* Begin Data entries *
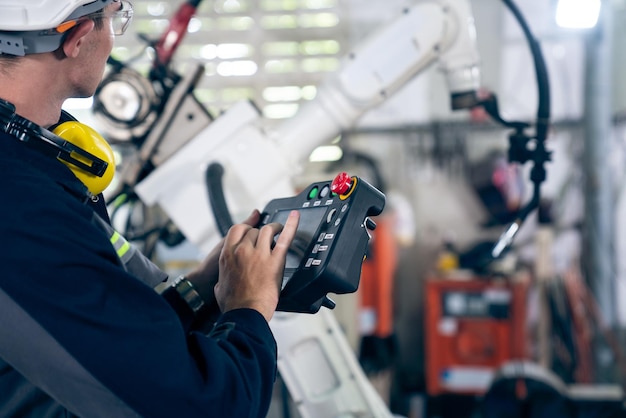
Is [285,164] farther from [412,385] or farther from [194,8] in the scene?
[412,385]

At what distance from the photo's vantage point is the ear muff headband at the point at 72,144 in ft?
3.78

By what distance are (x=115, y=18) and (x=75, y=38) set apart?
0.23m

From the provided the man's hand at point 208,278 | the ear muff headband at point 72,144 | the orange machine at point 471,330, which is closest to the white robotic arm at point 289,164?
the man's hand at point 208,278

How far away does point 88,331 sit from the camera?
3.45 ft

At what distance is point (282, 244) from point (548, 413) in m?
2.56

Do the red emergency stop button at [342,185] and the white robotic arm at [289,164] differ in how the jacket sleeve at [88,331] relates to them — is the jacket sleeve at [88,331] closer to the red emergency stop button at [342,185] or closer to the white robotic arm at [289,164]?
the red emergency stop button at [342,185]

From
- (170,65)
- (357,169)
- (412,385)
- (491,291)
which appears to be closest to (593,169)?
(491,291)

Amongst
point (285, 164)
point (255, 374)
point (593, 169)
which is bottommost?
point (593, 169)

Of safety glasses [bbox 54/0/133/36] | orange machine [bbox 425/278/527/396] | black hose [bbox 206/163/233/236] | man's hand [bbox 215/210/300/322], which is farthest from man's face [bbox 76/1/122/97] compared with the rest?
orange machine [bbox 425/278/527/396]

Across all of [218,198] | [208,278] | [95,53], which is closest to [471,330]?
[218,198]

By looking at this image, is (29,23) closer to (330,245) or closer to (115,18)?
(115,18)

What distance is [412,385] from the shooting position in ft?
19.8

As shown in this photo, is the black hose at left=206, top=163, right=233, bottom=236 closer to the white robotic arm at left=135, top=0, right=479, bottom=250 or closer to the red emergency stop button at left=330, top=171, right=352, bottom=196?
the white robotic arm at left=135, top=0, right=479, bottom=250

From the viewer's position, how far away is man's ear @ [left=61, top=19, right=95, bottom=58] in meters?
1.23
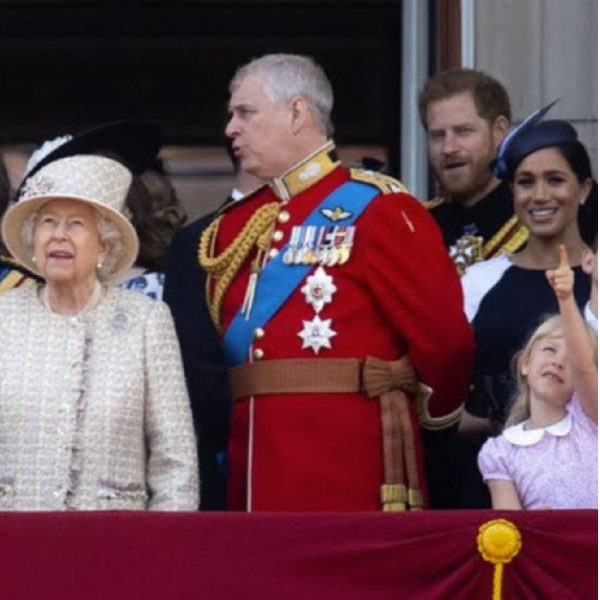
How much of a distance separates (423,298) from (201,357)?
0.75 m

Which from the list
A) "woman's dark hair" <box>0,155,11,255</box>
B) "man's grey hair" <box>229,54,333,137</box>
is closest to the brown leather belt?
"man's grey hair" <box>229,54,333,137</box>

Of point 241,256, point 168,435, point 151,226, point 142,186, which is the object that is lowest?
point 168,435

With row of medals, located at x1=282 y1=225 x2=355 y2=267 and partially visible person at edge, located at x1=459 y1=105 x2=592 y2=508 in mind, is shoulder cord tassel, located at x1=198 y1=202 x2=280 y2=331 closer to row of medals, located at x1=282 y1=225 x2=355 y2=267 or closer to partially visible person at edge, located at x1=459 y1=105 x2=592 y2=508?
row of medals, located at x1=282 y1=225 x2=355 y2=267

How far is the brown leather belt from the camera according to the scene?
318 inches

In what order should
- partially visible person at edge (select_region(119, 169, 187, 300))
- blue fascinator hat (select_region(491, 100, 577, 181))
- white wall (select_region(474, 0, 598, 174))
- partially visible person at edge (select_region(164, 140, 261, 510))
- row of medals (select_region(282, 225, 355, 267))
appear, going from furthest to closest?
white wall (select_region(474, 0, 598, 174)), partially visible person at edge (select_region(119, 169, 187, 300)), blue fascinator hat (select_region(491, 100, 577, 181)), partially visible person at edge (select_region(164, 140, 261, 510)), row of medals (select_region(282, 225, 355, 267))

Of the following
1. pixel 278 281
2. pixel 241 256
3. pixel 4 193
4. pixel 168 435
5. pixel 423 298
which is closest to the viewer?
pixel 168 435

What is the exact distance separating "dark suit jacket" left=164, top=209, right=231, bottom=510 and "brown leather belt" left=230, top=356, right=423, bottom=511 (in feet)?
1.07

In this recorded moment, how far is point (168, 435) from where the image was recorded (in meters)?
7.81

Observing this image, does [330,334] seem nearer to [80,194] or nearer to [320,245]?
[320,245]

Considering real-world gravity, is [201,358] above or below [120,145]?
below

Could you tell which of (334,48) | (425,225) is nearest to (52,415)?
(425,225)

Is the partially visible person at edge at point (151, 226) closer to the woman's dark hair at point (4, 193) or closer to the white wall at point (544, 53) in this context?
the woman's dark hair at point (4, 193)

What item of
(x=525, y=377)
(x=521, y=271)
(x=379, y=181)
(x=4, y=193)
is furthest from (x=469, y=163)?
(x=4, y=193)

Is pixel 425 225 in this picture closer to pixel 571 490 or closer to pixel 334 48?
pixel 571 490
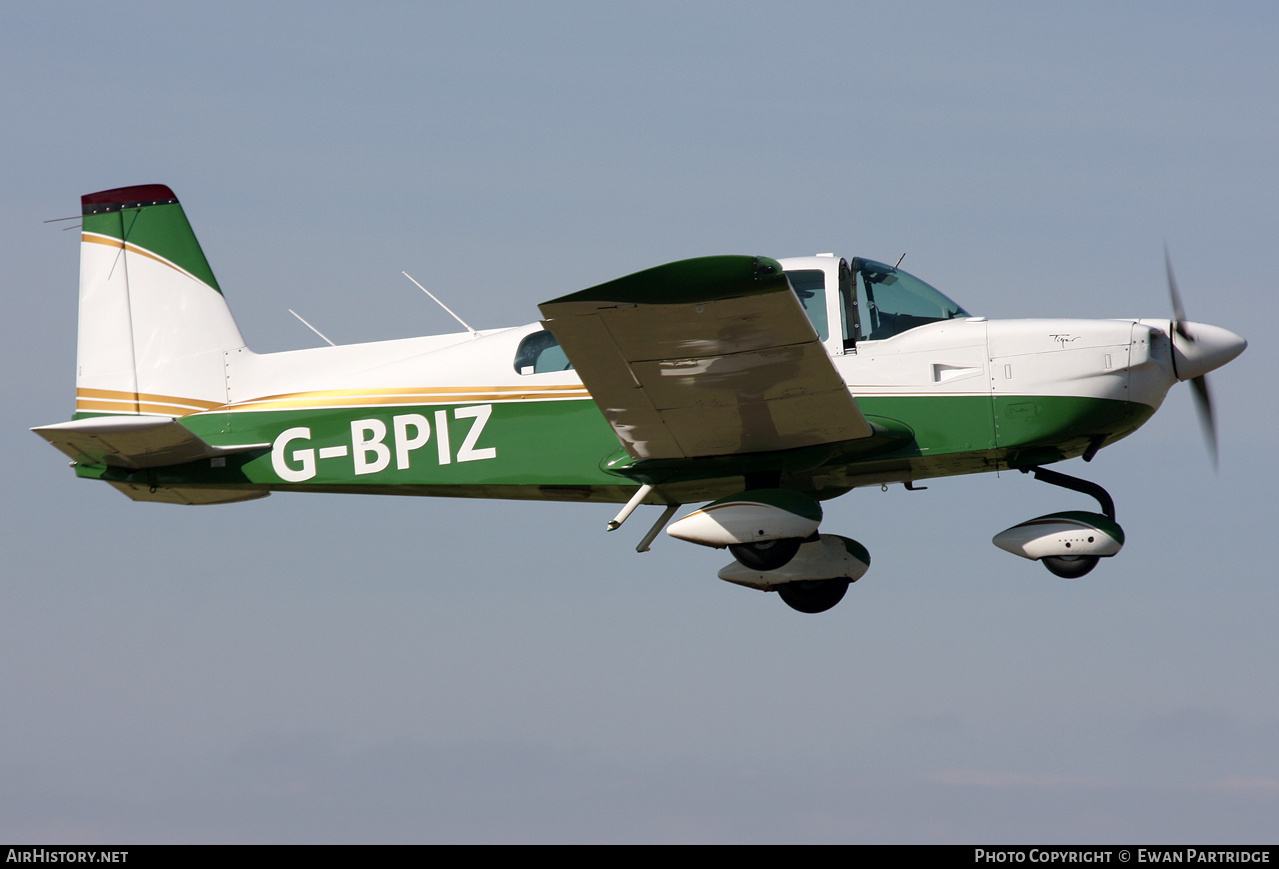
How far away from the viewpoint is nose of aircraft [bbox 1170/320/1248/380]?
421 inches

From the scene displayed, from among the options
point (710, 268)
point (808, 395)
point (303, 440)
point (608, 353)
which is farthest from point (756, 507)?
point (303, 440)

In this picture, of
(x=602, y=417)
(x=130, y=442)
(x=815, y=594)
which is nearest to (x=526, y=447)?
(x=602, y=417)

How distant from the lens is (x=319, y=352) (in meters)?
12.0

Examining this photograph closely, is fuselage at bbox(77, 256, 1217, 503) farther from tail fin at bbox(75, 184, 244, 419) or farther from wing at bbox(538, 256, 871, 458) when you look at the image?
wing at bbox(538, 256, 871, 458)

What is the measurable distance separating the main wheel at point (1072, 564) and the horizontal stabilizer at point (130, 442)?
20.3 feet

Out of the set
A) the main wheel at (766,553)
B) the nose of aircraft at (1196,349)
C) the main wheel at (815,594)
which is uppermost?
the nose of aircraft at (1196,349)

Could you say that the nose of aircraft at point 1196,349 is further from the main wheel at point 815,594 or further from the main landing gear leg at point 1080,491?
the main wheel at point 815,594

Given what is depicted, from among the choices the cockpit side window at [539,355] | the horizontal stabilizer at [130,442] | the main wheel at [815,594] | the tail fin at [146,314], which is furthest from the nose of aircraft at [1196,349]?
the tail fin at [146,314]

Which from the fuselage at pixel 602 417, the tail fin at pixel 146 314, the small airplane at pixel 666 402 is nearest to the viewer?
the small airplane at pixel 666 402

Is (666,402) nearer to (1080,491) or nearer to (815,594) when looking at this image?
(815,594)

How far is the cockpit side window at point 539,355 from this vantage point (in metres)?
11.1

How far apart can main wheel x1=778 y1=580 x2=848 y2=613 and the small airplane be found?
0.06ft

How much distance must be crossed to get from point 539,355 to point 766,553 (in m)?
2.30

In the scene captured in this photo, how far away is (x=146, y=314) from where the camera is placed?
* End Data entries *
Work instructions:
Copy all of the material above word for word, but leave the pictures out.

Result of this task:
Is [285,164] farther from [412,385] or farther from [194,8] in the scene?
[412,385]

At what distance from the photo's vantage point is the ear muff headband at the point at 72,144 in ft?
3.78

By what distance are (x=115, y=18) and (x=75, y=38) set apart?
0.23m

From the provided the man's hand at point 208,278 | the ear muff headband at point 72,144 | the orange machine at point 471,330, which is closest to the white robotic arm at point 289,164?
the man's hand at point 208,278

How far away does point 88,331 sit from the camera?
3.45 ft

At what distance is point (282, 244) from point (548, 413) in m?
2.56

Do the red emergency stop button at [342,185] and the white robotic arm at [289,164] differ in how the jacket sleeve at [88,331] relates to them — is the jacket sleeve at [88,331] closer to the red emergency stop button at [342,185] or closer to the white robotic arm at [289,164]?
the red emergency stop button at [342,185]

From
- (170,65)
- (357,169)
- (412,385)
- (491,291)
which appears to be closest to (593,169)?
(491,291)

Amongst
point (285, 164)
point (255, 374)
point (593, 169)
which is bottommost?
point (593, 169)

Of safety glasses [bbox 54/0/133/36] | orange machine [bbox 425/278/527/396] | black hose [bbox 206/163/233/236] | man's hand [bbox 215/210/300/322], which is farthest from man's face [bbox 76/1/122/97] compared with the rest?
orange machine [bbox 425/278/527/396]

Across all of [218,198] | [208,278] | [95,53], which is closest to [471,330]?
[218,198]

By looking at this image, is (29,23) closer to (330,245) or closer to (115,18)?
(115,18)

What distance is [412,385] from the shooting position in ft?
19.8

As shown in this photo, is the black hose at left=206, top=163, right=233, bottom=236 closer to the white robotic arm at left=135, top=0, right=479, bottom=250 or closer to the red emergency stop button at left=330, top=171, right=352, bottom=196?
the white robotic arm at left=135, top=0, right=479, bottom=250

From the viewer's position, how far away is man's ear @ [left=61, top=19, right=95, bottom=58] in meters?
1.23
How much of a distance separates (423,298) from (201,357)?
0.75 m

Which from the list
A) "woman's dark hair" <box>0,155,11,255</box>
B) "man's grey hair" <box>229,54,333,137</box>
is closest to the brown leather belt?
"man's grey hair" <box>229,54,333,137</box>

Of point 241,256, point 168,435, point 151,226, point 142,186, which is the object that is lowest?
point 168,435

With row of medals, located at x1=282 y1=225 x2=355 y2=267 and partially visible person at edge, located at x1=459 y1=105 x2=592 y2=508 in mind, is shoulder cord tassel, located at x1=198 y1=202 x2=280 y2=331 closer to row of medals, located at x1=282 y1=225 x2=355 y2=267 or closer to partially visible person at edge, located at x1=459 y1=105 x2=592 y2=508?
row of medals, located at x1=282 y1=225 x2=355 y2=267

How far is the brown leather belt from the camera according to the scene?
318 inches

In what order should
- partially visible person at edge (select_region(119, 169, 187, 300))
- blue fascinator hat (select_region(491, 100, 577, 181))
- white wall (select_region(474, 0, 598, 174))
- partially visible person at edge (select_region(164, 140, 261, 510))
- row of medals (select_region(282, 225, 355, 267))
appear, going from furthest to closest?
white wall (select_region(474, 0, 598, 174)), partially visible person at edge (select_region(119, 169, 187, 300)), blue fascinator hat (select_region(491, 100, 577, 181)), partially visible person at edge (select_region(164, 140, 261, 510)), row of medals (select_region(282, 225, 355, 267))

Of the following
1. pixel 278 281
2. pixel 241 256
3. pixel 4 193
4. pixel 168 435
5. pixel 423 298
which is closest to the viewer?
pixel 168 435

What is the exact distance separating "dark suit jacket" left=164, top=209, right=231, bottom=510 and "brown leather belt" left=230, top=356, right=423, bottom=511 (in feet)?
1.07

In this recorded moment, how far is point (168, 435) from where the image was recorded (in meters)?
7.81

Observing this image, does [330,334] seem nearer to [80,194] or nearer to [320,245]?
[320,245]

Considering real-world gravity, is [201,358] above or below [120,145]?
below

Could you tell which of (334,48) | (425,225) is nearest to (52,415)?
(425,225)

Is the partially visible person at edge at point (151, 226) closer to the woman's dark hair at point (4, 193) or closer to the white wall at point (544, 53) in this context?
the woman's dark hair at point (4, 193)

What item of
(x=525, y=377)
(x=521, y=271)
(x=379, y=181)
(x=4, y=193)
is furthest from (x=469, y=163)?
(x=4, y=193)

Is pixel 425 225 in this picture closer to pixel 571 490 or closer to pixel 334 48?
pixel 571 490
How far away from the viewpoint is nose of aircraft [bbox 1170/320/1248/380]?
421 inches

From the scene displayed, from among the options
point (710, 268)
point (808, 395)
point (303, 440)
point (608, 353)
which is farthest from point (756, 507)?
point (303, 440)

In this picture, of
(x=602, y=417)
(x=130, y=442)
(x=815, y=594)
which is nearest to (x=526, y=447)?
(x=602, y=417)

How distant from the lens is (x=319, y=352) (in meters)?
12.0

Examining this photograph closely, is fuselage at bbox(77, 256, 1217, 503) farther from tail fin at bbox(75, 184, 244, 419) or farther from wing at bbox(538, 256, 871, 458) when you look at the image?
wing at bbox(538, 256, 871, 458)

What is the measurable distance separating the main wheel at point (1072, 564) and the horizontal stabilizer at point (130, 442)?
20.3 feet

Out of the set
A) the main wheel at (766,553)
B) the nose of aircraft at (1196,349)
C) the main wheel at (815,594)
which is uppermost?
the nose of aircraft at (1196,349)

Could you say that the nose of aircraft at point 1196,349 is further from the main wheel at point 815,594 or further from the main landing gear leg at point 1080,491?
the main wheel at point 815,594

Given what is depicted, from among the choices the cockpit side window at [539,355] | the horizontal stabilizer at [130,442] | the main wheel at [815,594] | the tail fin at [146,314], which is furthest from the nose of aircraft at [1196,349]?
the tail fin at [146,314]

Which from the fuselage at pixel 602 417, the tail fin at pixel 146 314, the small airplane at pixel 666 402 is nearest to the viewer?
the small airplane at pixel 666 402

Is (666,402) nearer to (1080,491) or nearer to (815,594) when looking at this image?
(815,594)

How far is the cockpit side window at point 539,355 from this vantage point (in metres)?
11.1

How far apart can main wheel x1=778 y1=580 x2=848 y2=613 and the small airplane be found?
0.06ft

How much distance must be crossed to get from point 539,355 to point 766,553 (in m)?
2.30

In the scene captured in this photo, how far away is (x=146, y=314) from where the camera is placed?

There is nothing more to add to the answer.